Costum loss function, without a backward function, how it work?

Hi, I’m trying to write a custom loss, and I saw a few ways to do it:

  1. Make a new class inheriting from Function, with forward and backward functions,as in
    this git:
    Which, By the way, I have no idea what is the “grad_output” in the backward function means?
    (when I’m doing loss.backward() with a “normal” loss function I don’t give any argument)
    I’ve read this:
    But things are still messy…

  2. Just a small and nice function as in this git:
    And then using it in:
    and the backward is in line: 115.

Now my (biggest) questions are, why should I do the first option, when the 2nd is much easier?
How come they can do backward() to just a function?

Can someone please help to understand this issue, I feel like everything is just a big mess…

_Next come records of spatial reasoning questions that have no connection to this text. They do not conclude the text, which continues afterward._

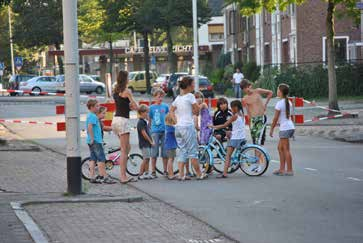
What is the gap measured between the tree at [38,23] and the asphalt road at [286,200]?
66.9m

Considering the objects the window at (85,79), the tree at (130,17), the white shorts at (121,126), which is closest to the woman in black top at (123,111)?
the white shorts at (121,126)

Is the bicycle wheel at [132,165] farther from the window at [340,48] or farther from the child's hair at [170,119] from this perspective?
the window at [340,48]

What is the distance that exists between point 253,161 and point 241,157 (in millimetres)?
221


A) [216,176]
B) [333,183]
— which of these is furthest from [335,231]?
[216,176]

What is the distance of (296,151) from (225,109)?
4.60m

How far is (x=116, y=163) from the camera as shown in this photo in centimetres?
1700

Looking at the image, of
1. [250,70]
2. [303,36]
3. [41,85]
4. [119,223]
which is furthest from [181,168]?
[41,85]

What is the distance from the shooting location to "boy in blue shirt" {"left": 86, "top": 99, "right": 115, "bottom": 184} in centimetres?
1522

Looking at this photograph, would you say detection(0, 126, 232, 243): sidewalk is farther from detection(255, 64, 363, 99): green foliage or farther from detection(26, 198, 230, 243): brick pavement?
detection(255, 64, 363, 99): green foliage

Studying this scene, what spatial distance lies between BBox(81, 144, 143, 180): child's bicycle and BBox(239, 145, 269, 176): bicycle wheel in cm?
179

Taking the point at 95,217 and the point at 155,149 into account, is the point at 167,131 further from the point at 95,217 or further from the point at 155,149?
the point at 95,217

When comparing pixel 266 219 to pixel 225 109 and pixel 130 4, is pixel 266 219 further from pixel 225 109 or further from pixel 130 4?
pixel 130 4

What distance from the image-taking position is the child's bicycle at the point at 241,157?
16.1 meters

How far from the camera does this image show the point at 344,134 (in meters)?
24.6
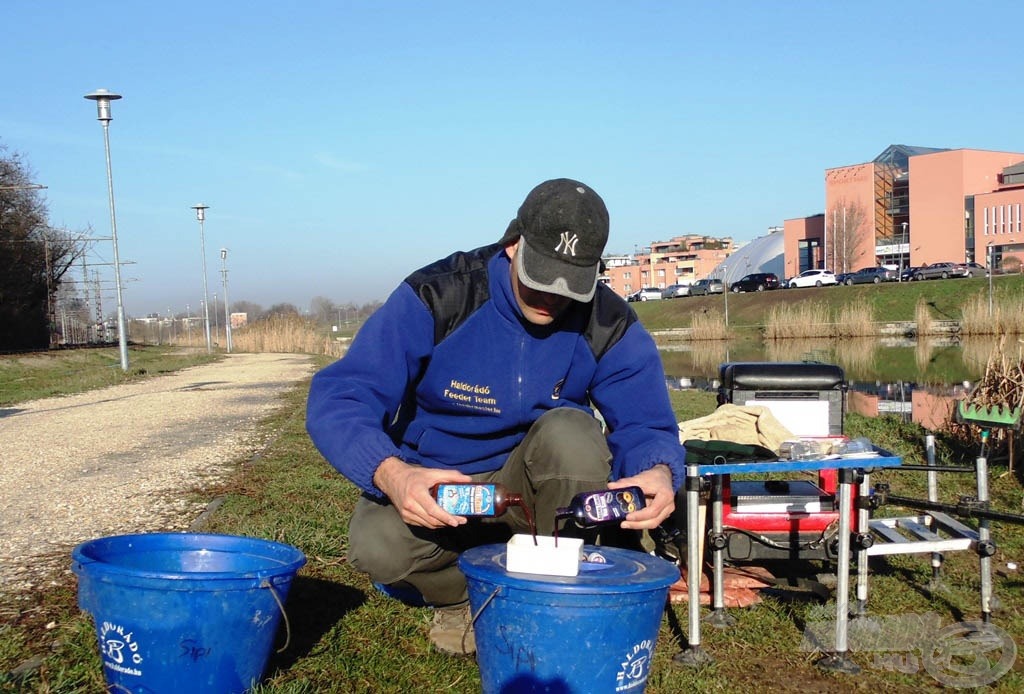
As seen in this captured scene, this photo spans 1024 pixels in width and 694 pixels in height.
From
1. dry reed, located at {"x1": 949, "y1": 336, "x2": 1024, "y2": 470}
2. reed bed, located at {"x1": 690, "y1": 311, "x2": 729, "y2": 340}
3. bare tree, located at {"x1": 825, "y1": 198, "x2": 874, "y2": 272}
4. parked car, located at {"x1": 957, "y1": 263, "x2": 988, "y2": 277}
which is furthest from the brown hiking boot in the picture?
bare tree, located at {"x1": 825, "y1": 198, "x2": 874, "y2": 272}

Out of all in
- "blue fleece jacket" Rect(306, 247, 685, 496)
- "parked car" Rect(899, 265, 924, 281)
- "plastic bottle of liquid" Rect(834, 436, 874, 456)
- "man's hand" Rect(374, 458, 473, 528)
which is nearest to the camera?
"man's hand" Rect(374, 458, 473, 528)

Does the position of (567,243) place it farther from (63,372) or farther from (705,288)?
(705,288)

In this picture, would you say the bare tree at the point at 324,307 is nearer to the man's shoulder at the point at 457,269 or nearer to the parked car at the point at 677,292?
the parked car at the point at 677,292

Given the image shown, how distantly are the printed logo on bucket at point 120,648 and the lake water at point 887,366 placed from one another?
268 inches

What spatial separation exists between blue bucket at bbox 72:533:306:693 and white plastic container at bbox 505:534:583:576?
2.12ft

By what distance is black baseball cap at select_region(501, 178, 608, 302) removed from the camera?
2820 millimetres

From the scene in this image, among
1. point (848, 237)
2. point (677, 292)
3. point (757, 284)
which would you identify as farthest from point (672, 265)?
point (757, 284)

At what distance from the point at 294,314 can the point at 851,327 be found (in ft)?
74.3

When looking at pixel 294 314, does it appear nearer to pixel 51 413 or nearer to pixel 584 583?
pixel 51 413

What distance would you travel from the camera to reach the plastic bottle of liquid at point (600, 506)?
7.96ft

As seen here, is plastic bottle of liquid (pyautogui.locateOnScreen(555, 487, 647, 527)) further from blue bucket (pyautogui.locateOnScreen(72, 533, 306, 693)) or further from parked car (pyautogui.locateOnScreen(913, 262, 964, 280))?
parked car (pyautogui.locateOnScreen(913, 262, 964, 280))

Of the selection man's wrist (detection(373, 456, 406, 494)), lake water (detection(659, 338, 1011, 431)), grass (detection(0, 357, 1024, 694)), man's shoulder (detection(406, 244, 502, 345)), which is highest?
man's shoulder (detection(406, 244, 502, 345))

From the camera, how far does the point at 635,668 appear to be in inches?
89.1

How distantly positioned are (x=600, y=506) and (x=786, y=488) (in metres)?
1.89
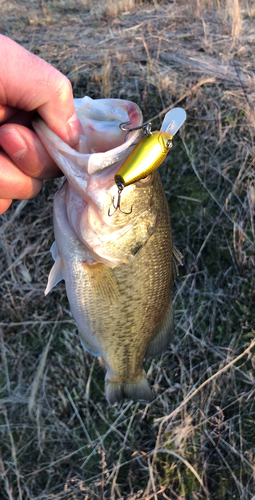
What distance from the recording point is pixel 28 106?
4.65ft

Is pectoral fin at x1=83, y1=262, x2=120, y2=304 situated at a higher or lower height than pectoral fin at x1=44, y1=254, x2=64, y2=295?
lower

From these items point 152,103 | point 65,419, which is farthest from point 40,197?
point 65,419

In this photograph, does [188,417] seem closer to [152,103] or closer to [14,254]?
[14,254]

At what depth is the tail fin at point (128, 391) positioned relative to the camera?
212 cm

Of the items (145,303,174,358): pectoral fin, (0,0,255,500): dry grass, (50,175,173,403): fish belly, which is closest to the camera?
(50,175,173,403): fish belly

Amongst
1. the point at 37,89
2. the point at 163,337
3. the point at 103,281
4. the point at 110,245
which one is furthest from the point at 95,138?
the point at 163,337

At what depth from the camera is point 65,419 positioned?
310 cm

You need to use 1 if you need custom gradients for you loss function (if it’s not differentiable or the gradients returned by the autograd are not what you want) or if the autograd backward is too slow because of the size og the forward and you could implement it more efficiently by hand.
If you’re not in these cases, go with 2: it’s simpler and will always return correct gradients !

So in simple case as dice loss, option 2 will be fine right?
But there is still one thing that I must understand, they got this function:

And in here:
They’re doing backward() to this function, am I misunderstanding something, isn’t backward() is just for loss functions? how can he know that this is a loss function there is nothing special about this function.

I know that dice loss have many implementations just waiting for me to grab them, but I have to understand first, sorry.

Thanks, for your help.

The autograd engine in pytorch is much more general than neural net uses.
You can get gradients for anything you do with a Tensor not only the loss of a neural net.